A Kepler-based GPU will also likely improve Tegra 4′s video encode/decode capabilities as compared to Tegra 3. This is one area where the T2/T3 family is significantly more advanced than the GeForce 7-era hardware they resemble in other respects, but a GK104-derived chip could improve the situation further by either increasing power efficiency, supporting a wider variety of formats and standards, or providing an increased number of post-processing options.
An opportunity for CUDA
Nvidia has always marketed CUDA as a capability that could exponentially increase performance, but the company’s efforts in this area have mostly been confined to scientific computing or high-end industrial applications. The problem has been two-fold. First, x86 CPUs are both ubiquitous in desktop/laptop computing and extremely capable, and second, the performance/watt advantage of using a GPU for computation instead of a CPU was a hard sell at the consumer level, even in laptops. Intel’s dominance of the graphics industry also played a factor; Nvidia started talking about CUDA back in 2007, Intel’s first OpenCL-capable GPU is Ivy Bridge in 2012.
In mobile phones, it’s a different story. Here, battles are fought for milliwatts of power and the CPU ecosystem is still evolving rapidly. ARM’s Cortex family has improved considerably since the Cortex-A8 debuted in 2008, but there’s more than enough room for a complementary array of streaming cores that handle graphics as well as other functions. Developers are used to — indeed, encouraged — to target multiple families of ARM products and manufacturers often develop their own specialized applications to highlight particular hardware capabilities.
OpenCL could throw a wrench in this idea, but it’s not an insurmountable obstacle. Since NV GPUs fully support OpenCL, Tegra 4 devices could still take advantage of it, while developer assistance and joint marketing funds can both count for a lot.

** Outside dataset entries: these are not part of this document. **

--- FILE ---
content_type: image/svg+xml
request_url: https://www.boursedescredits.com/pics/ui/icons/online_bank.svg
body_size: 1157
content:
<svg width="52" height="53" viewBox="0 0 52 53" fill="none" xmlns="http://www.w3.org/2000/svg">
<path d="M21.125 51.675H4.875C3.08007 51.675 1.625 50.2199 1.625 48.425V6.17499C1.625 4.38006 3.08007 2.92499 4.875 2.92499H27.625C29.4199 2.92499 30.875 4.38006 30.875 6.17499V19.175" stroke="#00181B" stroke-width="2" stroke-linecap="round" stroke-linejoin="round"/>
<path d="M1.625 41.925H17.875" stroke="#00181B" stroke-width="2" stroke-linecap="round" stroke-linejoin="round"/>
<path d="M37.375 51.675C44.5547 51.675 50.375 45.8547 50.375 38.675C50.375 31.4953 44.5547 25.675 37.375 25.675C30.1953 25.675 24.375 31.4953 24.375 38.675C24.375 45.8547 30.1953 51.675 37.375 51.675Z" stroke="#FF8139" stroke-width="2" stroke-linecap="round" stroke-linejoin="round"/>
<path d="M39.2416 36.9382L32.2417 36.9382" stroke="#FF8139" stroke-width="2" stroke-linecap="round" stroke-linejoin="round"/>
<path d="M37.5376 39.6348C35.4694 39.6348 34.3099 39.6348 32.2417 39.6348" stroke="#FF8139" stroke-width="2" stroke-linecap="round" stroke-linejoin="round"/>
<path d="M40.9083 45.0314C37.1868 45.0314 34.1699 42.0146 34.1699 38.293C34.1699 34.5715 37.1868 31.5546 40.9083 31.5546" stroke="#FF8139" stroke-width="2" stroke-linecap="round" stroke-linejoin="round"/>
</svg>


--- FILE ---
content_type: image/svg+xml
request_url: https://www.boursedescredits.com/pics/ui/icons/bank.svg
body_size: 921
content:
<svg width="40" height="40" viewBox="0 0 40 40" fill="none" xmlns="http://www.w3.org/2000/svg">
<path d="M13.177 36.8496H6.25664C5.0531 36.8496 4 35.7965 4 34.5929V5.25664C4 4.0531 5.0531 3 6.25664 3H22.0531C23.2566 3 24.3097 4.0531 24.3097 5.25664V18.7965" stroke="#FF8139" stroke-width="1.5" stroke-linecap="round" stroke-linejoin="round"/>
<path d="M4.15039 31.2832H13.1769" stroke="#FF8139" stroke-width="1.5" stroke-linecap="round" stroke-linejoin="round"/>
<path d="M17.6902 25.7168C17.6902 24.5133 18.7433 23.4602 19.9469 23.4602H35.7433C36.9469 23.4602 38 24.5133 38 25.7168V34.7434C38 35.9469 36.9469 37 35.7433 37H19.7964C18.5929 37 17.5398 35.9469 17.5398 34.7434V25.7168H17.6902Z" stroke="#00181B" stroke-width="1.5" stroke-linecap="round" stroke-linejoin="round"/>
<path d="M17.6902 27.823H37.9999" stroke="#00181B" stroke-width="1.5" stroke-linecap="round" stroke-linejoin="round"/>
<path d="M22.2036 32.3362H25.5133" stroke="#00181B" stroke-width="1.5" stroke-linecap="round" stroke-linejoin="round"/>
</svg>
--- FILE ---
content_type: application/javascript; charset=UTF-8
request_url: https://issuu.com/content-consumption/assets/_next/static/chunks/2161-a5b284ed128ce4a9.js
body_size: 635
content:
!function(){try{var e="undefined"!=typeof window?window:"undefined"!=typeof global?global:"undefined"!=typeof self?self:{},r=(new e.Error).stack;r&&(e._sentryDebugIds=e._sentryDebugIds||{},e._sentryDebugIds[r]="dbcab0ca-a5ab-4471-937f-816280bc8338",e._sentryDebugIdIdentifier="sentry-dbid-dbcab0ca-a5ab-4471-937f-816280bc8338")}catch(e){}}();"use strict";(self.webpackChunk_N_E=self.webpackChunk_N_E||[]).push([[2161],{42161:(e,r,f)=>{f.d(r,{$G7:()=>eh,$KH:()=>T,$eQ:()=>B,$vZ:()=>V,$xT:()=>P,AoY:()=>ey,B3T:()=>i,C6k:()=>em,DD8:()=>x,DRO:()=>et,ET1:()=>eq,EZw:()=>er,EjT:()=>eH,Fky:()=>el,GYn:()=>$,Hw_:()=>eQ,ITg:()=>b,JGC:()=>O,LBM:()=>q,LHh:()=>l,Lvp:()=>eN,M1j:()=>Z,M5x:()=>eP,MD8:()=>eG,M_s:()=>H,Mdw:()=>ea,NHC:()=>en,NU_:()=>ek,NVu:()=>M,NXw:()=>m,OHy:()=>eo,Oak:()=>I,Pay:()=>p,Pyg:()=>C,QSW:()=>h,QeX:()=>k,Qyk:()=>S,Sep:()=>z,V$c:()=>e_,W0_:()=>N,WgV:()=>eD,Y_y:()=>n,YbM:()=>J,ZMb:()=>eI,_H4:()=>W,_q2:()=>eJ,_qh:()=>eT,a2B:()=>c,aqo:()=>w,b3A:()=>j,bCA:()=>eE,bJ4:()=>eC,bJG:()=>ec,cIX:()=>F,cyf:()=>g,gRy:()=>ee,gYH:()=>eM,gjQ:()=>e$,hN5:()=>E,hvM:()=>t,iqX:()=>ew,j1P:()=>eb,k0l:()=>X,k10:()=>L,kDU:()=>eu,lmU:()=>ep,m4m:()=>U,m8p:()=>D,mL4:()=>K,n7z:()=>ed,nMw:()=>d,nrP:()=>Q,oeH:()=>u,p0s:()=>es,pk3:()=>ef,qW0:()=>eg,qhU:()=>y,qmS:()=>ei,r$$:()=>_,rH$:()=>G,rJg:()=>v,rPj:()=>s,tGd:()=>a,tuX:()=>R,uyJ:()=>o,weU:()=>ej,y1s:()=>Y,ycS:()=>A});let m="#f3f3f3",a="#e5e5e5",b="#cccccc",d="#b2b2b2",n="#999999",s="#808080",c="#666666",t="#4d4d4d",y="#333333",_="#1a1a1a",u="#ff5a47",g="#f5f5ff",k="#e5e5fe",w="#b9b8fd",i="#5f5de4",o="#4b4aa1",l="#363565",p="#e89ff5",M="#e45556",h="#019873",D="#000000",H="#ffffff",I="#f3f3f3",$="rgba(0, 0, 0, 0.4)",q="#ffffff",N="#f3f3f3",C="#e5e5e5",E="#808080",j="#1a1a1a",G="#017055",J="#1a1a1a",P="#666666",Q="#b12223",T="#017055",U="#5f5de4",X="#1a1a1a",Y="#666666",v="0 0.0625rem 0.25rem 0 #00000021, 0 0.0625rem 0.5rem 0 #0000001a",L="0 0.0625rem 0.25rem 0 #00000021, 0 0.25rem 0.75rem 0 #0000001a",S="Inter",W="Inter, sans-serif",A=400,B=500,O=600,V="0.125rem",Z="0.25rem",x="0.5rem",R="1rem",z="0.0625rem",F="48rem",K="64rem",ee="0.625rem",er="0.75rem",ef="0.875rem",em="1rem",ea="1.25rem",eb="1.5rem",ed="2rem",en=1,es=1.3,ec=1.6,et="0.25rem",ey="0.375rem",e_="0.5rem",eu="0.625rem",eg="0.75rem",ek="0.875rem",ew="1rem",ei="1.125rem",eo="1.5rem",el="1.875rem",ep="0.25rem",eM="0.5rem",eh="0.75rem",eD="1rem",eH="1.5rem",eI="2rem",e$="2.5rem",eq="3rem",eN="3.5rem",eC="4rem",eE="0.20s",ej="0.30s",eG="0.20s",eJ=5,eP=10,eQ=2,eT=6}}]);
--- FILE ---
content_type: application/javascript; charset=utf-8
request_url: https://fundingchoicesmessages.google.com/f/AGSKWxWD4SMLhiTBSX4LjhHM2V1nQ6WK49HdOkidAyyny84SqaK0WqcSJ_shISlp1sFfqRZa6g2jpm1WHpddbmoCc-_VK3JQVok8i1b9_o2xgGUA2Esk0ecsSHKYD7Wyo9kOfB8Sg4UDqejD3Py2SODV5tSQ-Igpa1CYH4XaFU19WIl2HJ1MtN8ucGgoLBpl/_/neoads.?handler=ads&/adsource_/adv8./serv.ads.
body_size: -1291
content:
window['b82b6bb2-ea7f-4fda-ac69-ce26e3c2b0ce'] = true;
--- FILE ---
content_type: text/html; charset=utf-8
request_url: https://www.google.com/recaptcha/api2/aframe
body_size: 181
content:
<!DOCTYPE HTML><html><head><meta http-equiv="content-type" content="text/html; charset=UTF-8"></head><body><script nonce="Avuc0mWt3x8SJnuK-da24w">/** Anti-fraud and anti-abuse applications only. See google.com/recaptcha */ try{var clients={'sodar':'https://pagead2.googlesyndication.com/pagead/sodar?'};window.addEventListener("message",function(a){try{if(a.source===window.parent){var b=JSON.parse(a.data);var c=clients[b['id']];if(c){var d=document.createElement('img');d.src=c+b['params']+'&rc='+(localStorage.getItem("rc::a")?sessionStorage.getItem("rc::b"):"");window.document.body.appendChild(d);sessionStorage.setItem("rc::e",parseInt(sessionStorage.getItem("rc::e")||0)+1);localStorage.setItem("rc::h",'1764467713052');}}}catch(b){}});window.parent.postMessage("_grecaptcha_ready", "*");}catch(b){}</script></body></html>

The reason we’re willing to advance all of the above without public confirmation from Nvidia is that the predictions make logical sense based on where the company is. Tegra 3 is a good part as far as it goes, but Qualcomm has stolen a great deal of thunder with its Snapdragon S4. Nvidia can’t count on the Cortex-A15 as a differentiator, given that the likes of Samsung and Texas Instruments will have their own A15-based products out by the end of the year as well. Graphics are the logical area for Nvidia to emphasize; a smartphone GPU based on Kepler would be far more advanced than anything currently offered by Imagination Technologies’ PowerVR, ARM’s Mali, or the aging Adreno core.
Granted, more advanced doesn’t always mean higher performance, and NV will have to balance GPU complexity and the number of cores against die size and power consumption. That’s the one enormous caveat to what we’ve written here — Tegra 4′s attractiveness will be critically dependent on how well Nvidia balances the device’s hardware and software ecosystem. Strong execution of a solid architecture will make T40 competitive; GPU-powered utilities, better battery life/touch sensitivity, and possibly customized games that take advantage of hardware physics processing are what will make it great.
That’s a tall order for any company to nail with the first iteration of an architecture, but Nvidia has a a lot of irons in the fire when it comes to mobile development. We expect the company will attempt to position Tegra 4 as a chip that can leverage its GPU in ways that are beyond its competition. If the hardware delivers and the software support is in place, it could give Nvidia a potent weapon against OMAP5, Exynos, and future Medfield products from Intel.